The duo form one of Scotland’s best loved comedy double acts, whose Glasgow Kelvinside luvvies Victor and Barry have been celebrated for more than 40 years.



Now Alan Cumming and Forbes Masson have explained how they were encouraged at drama school to lose their Scottish accents and “become English” if they wanted to succeed as actors.

Aberfeldy-born Cumming and Masson, who is from Falkirk, met in 1982 while studying at the Royal Scottish Academy of Music and Drama (RSAMD) ( now the Royal Conservatoire) and developed their musical comedy act as part of an end of term cabaret show for older students.

Speaking at The Edinburgh International Book Festival, and discussing their book, Victor and Barry’s Kelvinside Compendium, they said they owed their success to sticking to their “authentic voice”.

Cumming, 59, said: “Our Scottishness then at drama school – and not just at drama school, in the world as well – was sort of seen as a problem we would have to overcome rather than an attribute.”

He added: “In the course of doing this book we were reminded that it’s when other people try to tell us who we are or what they want to do with us that it goes wrong. It’s actually us, our authentic sort of magic that we have together as a combo is what has made this and why 40 years on we are here.

“We realised that wherever we went in the world people could understand us because they could relate to us. I think that a great thing about us looking back at Victor and Barry is realising that our Scottishness and our difference is not a negative.

“Now I feel like my Scottishness is the best thing about me.”

Masson, 60, said: “At drama school we were encouraged to lose our voice, lose our accent, and we were one of the first years to go ‘no, we want to be able to just be ourselves and not have to become English to become an actor and learn an English accent’.

“And there was no-one around apart from Billy Connolly at the time we were starting out. There was no real Scottish voice, and that thing of just being able to stand up and be yourself and be confident in that, that journey is important.”

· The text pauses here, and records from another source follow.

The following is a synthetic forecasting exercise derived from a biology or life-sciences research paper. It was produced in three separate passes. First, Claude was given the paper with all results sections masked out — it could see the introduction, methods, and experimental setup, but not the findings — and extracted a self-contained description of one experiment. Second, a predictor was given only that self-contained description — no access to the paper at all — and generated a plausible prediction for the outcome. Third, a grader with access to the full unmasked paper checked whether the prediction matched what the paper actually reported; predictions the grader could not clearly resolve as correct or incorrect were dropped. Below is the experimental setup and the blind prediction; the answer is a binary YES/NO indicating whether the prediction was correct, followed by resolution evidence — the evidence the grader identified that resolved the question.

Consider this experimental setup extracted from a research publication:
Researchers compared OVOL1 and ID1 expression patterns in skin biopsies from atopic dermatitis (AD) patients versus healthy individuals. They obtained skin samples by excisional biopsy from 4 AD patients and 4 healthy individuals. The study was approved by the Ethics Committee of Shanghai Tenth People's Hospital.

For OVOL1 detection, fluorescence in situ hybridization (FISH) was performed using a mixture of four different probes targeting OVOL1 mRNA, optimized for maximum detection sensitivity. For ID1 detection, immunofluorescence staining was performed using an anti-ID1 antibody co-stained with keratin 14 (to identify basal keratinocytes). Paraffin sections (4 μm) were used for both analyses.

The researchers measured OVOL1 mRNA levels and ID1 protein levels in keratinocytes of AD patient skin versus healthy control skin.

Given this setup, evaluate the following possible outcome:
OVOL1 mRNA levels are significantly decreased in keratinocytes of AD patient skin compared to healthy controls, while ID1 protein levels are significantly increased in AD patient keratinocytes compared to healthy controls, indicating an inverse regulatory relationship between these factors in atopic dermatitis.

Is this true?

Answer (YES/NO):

Cumming and Masson created their Victor and Barry act during their first year at drama school to perform for final year students.

The pair revealed they had spent their time in the capital together working on a stage musical of The High Life, the BBC sitcom they dubbed “Victor and Barry on a plane”.

The sitcom, which ran on BBC Two for just one series in 1994, starred Cumming and Masson as junior air stewards Sebastian Flight and Steve McCracken, on the fictional Air Scotia. Episodes ranged from Sebastian trying to enter the Eurovision Song Contest to a small business espionage plot involving biscuits.

Cumming said: “For a long time the National Theatre of Scotland asked us, would we like to do a musical of The High Life and we said ‘yes, great’, and we’ve done nothing about it for like a decade.


“Then, in the course of writing this book I was doing this solo dance thing about Robert Burns and Forbes came to see it and so did Johnny McKnight, this great writer, performer, director from Scotland.

“Johnny and I and Forbes had such a laugh and the next day Johnny said ‘it was so great to see you, have you ever thought about doing The High Life as a musical’. And I went ‘wait’.

“So now we’ve brought Johnny in and he’s been the catalyst. He gets those surreal cultural references that are just hilarious.

“Now we’re writing, we’re just doing workshops for the last couple of days and we’ve got another one in October.

“So we’re working on a theatre musical of The High Life, which we’re going to do with the National Theatre of Scotland. Coming to a theatre near you soon.”